- [TEXTE À LIRE]:
______

La question porte en elle la réponse la plus simple et la plus naturelle. Elle autorise à penser que, ni plus ni moins, c’est le harcèlement des adversaires politiques qui continue. On ne comprend pas en effet que, en dépit de toutes les condamnations et de toutes les remarques objectives établissant sans le moindre doute le caractère irrégulier des arrestations dans le dossier des incendies, le pouvoir togolais avance tête baissée et yeux fermés. Avec feu Eyadèma, on a été habitué à la formule chantée par les vaillants animateurs et animatrices de la révolution togolaise : « les chiens aboient, la caravane passe ». La formule est-elle toujours à l’ordre du jour à l’ère du fils ? Difficile à croire puisque Faure Gnassingbé a déclaré que « lui c’est lui, moi, c’est moi ». Mais en réalité, il n’en est rien. Il est toujours risqué d’avoir des opinions opposées à celles du pouvoir dans notre pays. Quand on refuse de baisser la garde et de jeter l’éponge, ouvertement ou sous le couvert d’un accord de collaboration, on doit s’attendre à toutes les brimades, tracasseries et humiliations. C’est la logique du harcèlement.


Pourtant, c’est simplement ce que M. Cambadélis du Parti socialiste français a écrit dans le communiqué qui a dérangé les pontes du pouvoir et du parti qui l’incarne. « On ne fait pas un dialogue franc en arrêtant ses opposants » a-t-il mis dans le communiqué de quelques lignes. Il a eu droit à une réponse prolifique qui lui a reproché «un parti pris aveugle ». En réalité, la journée éprouvante qu’on a fait subir aux avocats Ajavon, Afangbedji et Kpande-Adzaré ne donne-t-elle pas raison à M. Cambadélis ? On annonce que les trois avocats devraient passer devant le juge d’instruction dans la journée d’hier. Si on les avait inculpés, qui aurait encore raison ? Au Togo, on n’admet pas l’évidence, on a pris goût visiblement à la politique d’autruche.

Liberté de presse conditionnelle

 
Non satisfait de poursuivre le harcèlement contre les responsables du CST qui ont commis le crime de lèse-majesté de faire ajourner les élections prévues constitutionnellement pour le dernier trimestre 2012, le pouvoir de Faure Gnassingbé fait modifier la loi organique de la Haute autorité de l’audiovisuel et de la communication (HAAC).
 
Malgré toutes les condamnations, en dépit de toutes les protestations et surtout de la remarque ô combien pertinente de l’anticonstitutionnalité de la modification, on est allés au bout de la logique. Dorénavant, la HAAC n’a plus besoin d’une décision de justice pour suspendre un programme de radio, retirer l’autorisation d’installation aux radios et télévisions ou encore contraindre une rédaction à mettre la clé sous le paillasson.

______

- [CONSIGNES]:
1. Restituez tout le passage du texte sur le Togo, de « Non satisfait de » jusqu'à « la communication (HAAC). ».
2. Condensez en deux phrases le paragraphe du texte sur le Togo qui commence par « Malgré toutes les condamnations ».

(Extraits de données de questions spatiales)
______

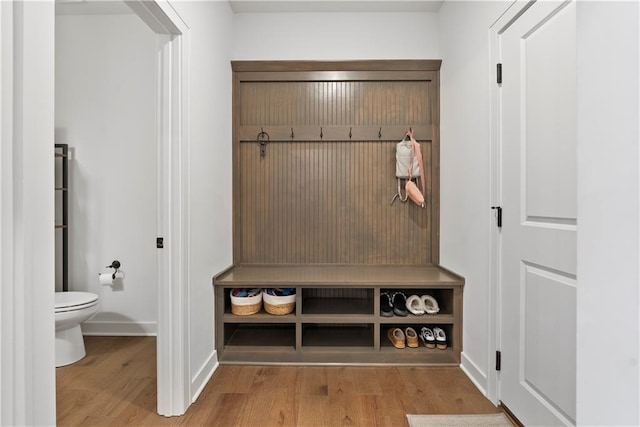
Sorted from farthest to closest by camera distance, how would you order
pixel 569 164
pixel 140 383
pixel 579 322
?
pixel 140 383, pixel 569 164, pixel 579 322

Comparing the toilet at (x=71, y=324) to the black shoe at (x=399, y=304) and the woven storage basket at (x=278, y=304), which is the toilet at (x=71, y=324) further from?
the black shoe at (x=399, y=304)

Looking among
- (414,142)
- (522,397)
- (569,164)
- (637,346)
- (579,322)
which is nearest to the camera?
(637,346)

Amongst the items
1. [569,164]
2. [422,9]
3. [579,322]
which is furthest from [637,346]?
[422,9]

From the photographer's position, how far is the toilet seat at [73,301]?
2.27 meters

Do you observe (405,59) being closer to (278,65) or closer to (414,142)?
(414,142)

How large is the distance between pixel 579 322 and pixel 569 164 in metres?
0.87

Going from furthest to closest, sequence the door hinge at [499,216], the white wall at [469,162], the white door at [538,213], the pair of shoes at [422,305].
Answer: the pair of shoes at [422,305]
the white wall at [469,162]
the door hinge at [499,216]
the white door at [538,213]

______

- [RÉPONSES]:
1.
Non satisfait de poursuivre le harcèlement contre les responsables du CST qui ont commis le crime de lèse-majesté de faire ajourner les élections prévues constitutionnellement pour le dernier trimestre 2012, le pouvoir de Faure Gnassingbé fait modifier la loi organique de la Haute autorité de l’audiovisuel et de la communication (HAAC).

2. Malgré les condamnations, les protestations et l'argument de l'anticonstitutionnalité, la modification a été menée à son terme. Désormais, la HAAC peut, sans décision de justice, suspendre un programme de radio, retirer l'autorisation d'installation aux radios et télévisions ou contraindre une rédaction à fermer.